Joey tuvo otras aventuras aquel verano. Un día volvió a la casa tambaleándose, oliendo a alcohol. Se descubrió más tarde que había visitado con Walt y Weston una licorería de la zona comercial. Era un peligro ya previsto por Ish. Una vez se había puesto a vaciar las botellas de un depósito. Al cabo de una hora, comprobó que las reservas apenas habían disminuido. La tarea era enorme, y los niños deberían resistir la tentación. Algo similar le había ocurrido a él en su juventud. Su padre había tenido siempre un poco de whisky, coñac y jerez, y a Ish poco le hubiese costado hacer una visita clandestina al aparador. Se había abstenido, y ahora sus hijos y nietos no parecían mostrar tampoco gran interés en vaciar botellas. El alcoholismo era un dios ignorado en la Tribu. La vida era tan sana y simple que no había necesidad de estimulantes. O quizás el alcohol había perdido su atracción por estar al alcance de todos.
Joey, e Ish se alegró, no había bebido mucho, y no parecía enfermo, ni muy borracho. Evidentemente, había alardeado otra vez ante los niños mayores, y había logrado impresionarlos. Walt y Weston no habían salido tan bien de la aventura.
Sin embargo, Joey estaba un poco marcado y no protestó cuando lo mandaron a la cama. Ish aprovechó la ocasión para hablarle de los peligros de la vanidad. El niño lo miraba con sus ojos grandes e inteligentes. Entendía, a pesar del alcohol, y su mirada parecía decir: Nos entendemos. Sabemos muchas cosas. No somos como los otros.
En un repentino impulso de ternura, Ish le tomó una manita. Los ojos de Joey se iluminaron de alegría, e Ish comprendió que a pesar de sus fanfarronadas, su hijo era un niño tímido y sensible, como había sido él. Sí, su temeridad no era más que una forma de la timidez.
—Joey, pequeño —dijo de pronto—, ¿por qué te esfuerzas tanto? Weston y Walt tienen dos años más que tú. No te atormentes. Dentro de diez años, veinte años, los habrás dejado muy atrás.
El niño sonrió. Pero Ish no se engañaba. Joey sonreía al sentir el cariño de su padre, no por lo que éste pudiera haberle dicho. A los diez años se vive en el presente, y los años futuros se pierden en una brumosa lejanía.
Inclinado sobre Joey, Ish vio que los grandes ojos parpadeaban con el alcohol y el sueño. Se sintió inundado otra vez por el amor a su hijo. Es el elegido, pensó. Él llevará la antorcha.

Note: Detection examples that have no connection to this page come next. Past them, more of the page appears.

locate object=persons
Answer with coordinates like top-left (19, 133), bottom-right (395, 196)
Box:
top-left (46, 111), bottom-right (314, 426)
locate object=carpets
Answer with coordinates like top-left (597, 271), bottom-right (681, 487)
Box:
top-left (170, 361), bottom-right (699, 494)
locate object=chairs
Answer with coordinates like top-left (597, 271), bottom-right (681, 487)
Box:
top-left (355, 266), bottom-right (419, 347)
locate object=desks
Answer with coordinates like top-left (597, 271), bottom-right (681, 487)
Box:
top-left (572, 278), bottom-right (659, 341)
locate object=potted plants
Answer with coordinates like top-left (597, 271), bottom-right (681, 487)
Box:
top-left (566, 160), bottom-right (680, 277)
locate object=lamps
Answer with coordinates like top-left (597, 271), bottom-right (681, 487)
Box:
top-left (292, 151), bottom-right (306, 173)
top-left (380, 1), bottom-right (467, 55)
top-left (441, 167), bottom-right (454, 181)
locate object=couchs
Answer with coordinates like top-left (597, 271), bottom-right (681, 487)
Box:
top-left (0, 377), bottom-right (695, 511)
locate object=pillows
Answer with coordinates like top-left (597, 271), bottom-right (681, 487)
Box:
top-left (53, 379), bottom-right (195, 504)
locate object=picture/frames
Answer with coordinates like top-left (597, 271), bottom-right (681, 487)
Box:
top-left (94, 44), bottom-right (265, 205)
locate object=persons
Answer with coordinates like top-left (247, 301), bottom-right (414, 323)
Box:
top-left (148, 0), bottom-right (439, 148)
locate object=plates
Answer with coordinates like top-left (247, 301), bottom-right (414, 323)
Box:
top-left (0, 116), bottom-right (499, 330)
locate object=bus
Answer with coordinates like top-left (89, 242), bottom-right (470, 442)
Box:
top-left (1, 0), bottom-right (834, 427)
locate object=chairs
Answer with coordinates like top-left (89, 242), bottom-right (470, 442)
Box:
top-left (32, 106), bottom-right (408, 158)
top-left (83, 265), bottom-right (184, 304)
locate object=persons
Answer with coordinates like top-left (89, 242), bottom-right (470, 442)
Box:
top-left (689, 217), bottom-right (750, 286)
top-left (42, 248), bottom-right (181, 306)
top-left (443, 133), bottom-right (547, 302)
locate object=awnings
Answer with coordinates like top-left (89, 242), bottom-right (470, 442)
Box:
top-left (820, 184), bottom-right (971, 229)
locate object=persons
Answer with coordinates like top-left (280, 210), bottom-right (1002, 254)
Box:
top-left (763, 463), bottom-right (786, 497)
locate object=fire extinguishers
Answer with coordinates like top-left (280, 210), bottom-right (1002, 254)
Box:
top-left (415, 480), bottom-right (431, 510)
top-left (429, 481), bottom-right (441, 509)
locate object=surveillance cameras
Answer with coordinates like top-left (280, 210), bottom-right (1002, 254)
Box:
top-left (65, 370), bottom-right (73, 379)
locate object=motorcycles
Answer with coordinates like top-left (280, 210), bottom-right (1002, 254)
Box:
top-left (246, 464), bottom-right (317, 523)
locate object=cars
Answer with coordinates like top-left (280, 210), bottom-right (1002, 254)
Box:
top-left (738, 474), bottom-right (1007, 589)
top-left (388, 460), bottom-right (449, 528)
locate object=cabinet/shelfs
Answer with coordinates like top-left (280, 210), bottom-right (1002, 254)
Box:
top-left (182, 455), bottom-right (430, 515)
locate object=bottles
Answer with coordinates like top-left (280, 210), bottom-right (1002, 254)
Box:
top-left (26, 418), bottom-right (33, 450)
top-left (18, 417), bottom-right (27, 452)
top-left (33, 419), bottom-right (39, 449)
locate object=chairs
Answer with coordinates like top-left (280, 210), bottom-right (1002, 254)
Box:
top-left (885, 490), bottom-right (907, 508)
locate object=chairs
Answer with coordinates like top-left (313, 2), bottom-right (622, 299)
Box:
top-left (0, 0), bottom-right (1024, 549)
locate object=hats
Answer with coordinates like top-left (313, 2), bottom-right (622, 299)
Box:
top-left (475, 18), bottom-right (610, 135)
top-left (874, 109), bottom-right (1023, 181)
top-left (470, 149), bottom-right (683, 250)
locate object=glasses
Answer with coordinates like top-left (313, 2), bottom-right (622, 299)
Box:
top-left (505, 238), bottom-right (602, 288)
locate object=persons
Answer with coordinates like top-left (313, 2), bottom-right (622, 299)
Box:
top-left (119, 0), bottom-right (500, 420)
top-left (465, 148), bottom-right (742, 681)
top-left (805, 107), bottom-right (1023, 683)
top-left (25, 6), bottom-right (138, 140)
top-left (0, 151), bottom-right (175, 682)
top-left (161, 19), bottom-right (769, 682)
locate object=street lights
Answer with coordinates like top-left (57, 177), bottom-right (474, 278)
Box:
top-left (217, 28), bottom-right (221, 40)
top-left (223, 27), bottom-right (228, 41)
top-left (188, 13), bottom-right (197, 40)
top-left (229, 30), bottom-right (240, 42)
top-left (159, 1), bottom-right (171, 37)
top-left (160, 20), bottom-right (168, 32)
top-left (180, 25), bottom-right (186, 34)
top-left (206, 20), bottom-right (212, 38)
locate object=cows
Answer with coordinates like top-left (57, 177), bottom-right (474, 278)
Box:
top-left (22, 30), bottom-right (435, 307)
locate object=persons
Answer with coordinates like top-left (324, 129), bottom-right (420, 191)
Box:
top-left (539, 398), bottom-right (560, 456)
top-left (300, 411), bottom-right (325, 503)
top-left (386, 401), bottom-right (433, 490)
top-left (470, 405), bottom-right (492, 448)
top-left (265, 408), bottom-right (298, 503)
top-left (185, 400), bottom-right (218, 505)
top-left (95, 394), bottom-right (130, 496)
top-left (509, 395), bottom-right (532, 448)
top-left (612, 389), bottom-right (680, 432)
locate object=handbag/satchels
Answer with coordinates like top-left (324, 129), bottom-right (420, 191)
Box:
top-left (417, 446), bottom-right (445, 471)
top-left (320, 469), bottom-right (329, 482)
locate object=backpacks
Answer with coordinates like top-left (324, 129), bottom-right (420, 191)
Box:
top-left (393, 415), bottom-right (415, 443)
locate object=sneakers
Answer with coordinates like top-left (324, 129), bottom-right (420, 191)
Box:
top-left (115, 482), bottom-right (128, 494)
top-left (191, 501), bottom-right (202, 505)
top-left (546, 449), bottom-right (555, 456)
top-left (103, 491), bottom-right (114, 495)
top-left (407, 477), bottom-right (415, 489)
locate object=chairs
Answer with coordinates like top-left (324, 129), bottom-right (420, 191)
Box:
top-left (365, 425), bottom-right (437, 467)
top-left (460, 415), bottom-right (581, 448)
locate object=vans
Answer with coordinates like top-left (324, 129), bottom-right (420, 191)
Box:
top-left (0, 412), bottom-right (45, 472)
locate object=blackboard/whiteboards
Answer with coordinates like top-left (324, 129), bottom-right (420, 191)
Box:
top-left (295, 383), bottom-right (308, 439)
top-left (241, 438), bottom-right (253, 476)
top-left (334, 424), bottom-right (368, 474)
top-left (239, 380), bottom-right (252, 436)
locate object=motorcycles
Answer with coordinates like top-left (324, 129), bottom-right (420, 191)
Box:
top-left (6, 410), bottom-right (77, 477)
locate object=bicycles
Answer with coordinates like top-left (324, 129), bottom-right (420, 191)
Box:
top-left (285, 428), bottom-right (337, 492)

Los párpados de Joey se cerraron. El padre se quedó a la cabecera de la cama, con la manita en su mano. Luego, quizá porque el sueño es imagen de la muerte, sintió un repentino temor. Caprichos del destino, pensó. Amar es exponerse a sufrir. Hasta ahora los hados lo habían favorecido. Em… Joey… Aquella manita era tan frágil…; sentía bajo sus dedos un pulso débil y rápido. Cualquier cosa podría detenerlo. Un niño tan débil, con un alma demasiado ardiente, ¿qué posibilidades tenía de llegar a ser hombre?
Sin embargo, de él, y sólo de él, dependía el futuro. Necesitaba crecer en edad y sabiduría… y vivir.